**ROWS:**
— BEGIN —

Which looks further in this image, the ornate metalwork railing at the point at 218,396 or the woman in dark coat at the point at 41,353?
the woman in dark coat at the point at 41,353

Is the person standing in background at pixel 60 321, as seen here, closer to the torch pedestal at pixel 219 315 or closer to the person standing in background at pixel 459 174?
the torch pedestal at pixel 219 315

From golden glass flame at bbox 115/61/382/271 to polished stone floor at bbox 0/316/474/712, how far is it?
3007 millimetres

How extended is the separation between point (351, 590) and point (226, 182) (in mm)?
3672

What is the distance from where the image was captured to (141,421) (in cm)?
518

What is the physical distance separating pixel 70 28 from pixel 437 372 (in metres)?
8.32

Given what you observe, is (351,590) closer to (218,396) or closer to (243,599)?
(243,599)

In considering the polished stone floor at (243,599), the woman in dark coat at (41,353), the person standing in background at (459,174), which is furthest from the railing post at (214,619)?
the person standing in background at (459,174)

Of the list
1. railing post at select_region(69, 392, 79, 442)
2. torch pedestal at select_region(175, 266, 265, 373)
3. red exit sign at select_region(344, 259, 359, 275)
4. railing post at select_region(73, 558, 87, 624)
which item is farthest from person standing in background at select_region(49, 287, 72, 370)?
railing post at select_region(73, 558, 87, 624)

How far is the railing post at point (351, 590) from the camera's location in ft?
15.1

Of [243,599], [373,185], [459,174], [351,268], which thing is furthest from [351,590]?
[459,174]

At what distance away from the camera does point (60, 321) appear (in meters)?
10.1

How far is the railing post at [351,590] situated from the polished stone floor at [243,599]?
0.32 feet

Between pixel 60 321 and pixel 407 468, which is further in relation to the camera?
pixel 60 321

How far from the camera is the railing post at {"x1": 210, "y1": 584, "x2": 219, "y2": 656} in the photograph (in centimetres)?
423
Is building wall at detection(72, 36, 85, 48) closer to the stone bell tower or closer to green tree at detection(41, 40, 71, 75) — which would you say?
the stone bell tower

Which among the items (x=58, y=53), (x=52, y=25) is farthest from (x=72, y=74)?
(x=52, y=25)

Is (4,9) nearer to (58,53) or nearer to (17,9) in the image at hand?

— END —

**REQUIREMENTS:**
Reproduce the listing above, changing "ornate metalwork railing" to "wrought iron railing" wherever it occurs and leaving every other line and word as it is.

**THE RESPONSE:**
Which looks further in this image, the wrought iron railing at the point at 218,396 or the woman in dark coat at the point at 41,353?
the woman in dark coat at the point at 41,353

Is the person standing in background at pixel 60 321, as seen here, closer to the torch pedestal at pixel 219 315 or closer to the person standing in background at pixel 459 174?
the torch pedestal at pixel 219 315

From golden glass flame at bbox 115/61/382/271 to polished stone floor at bbox 0/316/474/712, how far is it?
3007 millimetres

How extended is the separation between point (351, 590) and point (226, 182) (in mm)?
3672

What is the distance from where the image was captured to (141,421) (in cm)?
518

What is the physical distance separating pixel 70 28 from pixel 437 372 (in metres)?
8.32

Given what you observe, is (351,590) closer to (218,396) or closer to (243,599)?
(243,599)

In considering the polished stone floor at (243,599), the woman in dark coat at (41,353), the person standing in background at (459,174), which is furthest from the railing post at (214,619)?
the person standing in background at (459,174)

Of the list
1. railing post at select_region(69, 392, 79, 442)
2. torch pedestal at select_region(175, 266, 265, 373)
3. red exit sign at select_region(344, 259, 359, 275)
4. railing post at select_region(73, 558, 87, 624)
which item is farthest from person standing in background at select_region(49, 287, 72, 370)?
railing post at select_region(73, 558, 87, 624)

How far is the railing post at point (351, 590) from the camera's location in ft?
15.1

Of [243,599], [373,185], [459,174], [351,268], which thing is furthest from [351,590]?
[459,174]

At what distance away from the camera does point (60, 321) appear (in meters)?
10.1

How far is the railing post at [351,590] situated from the polished stone floor at [243,599]?
0.32 feet

Between pixel 60 321 and pixel 407 468, which is further in relation to the camera?
pixel 60 321

How far from the camera is the railing post at {"x1": 210, "y1": 584, "x2": 219, "y2": 656} in the photograph (in centimetres)?
423
Is building wall at detection(72, 36, 85, 48) closer to the stone bell tower or closer to green tree at detection(41, 40, 71, 75) — which would you say?
the stone bell tower

Which among the items (x=58, y=53), (x=52, y=25) is farthest from (x=72, y=74)?
(x=52, y=25)

Is (4,9) nearer to (58,53) or nearer to (17,9) in the image at hand?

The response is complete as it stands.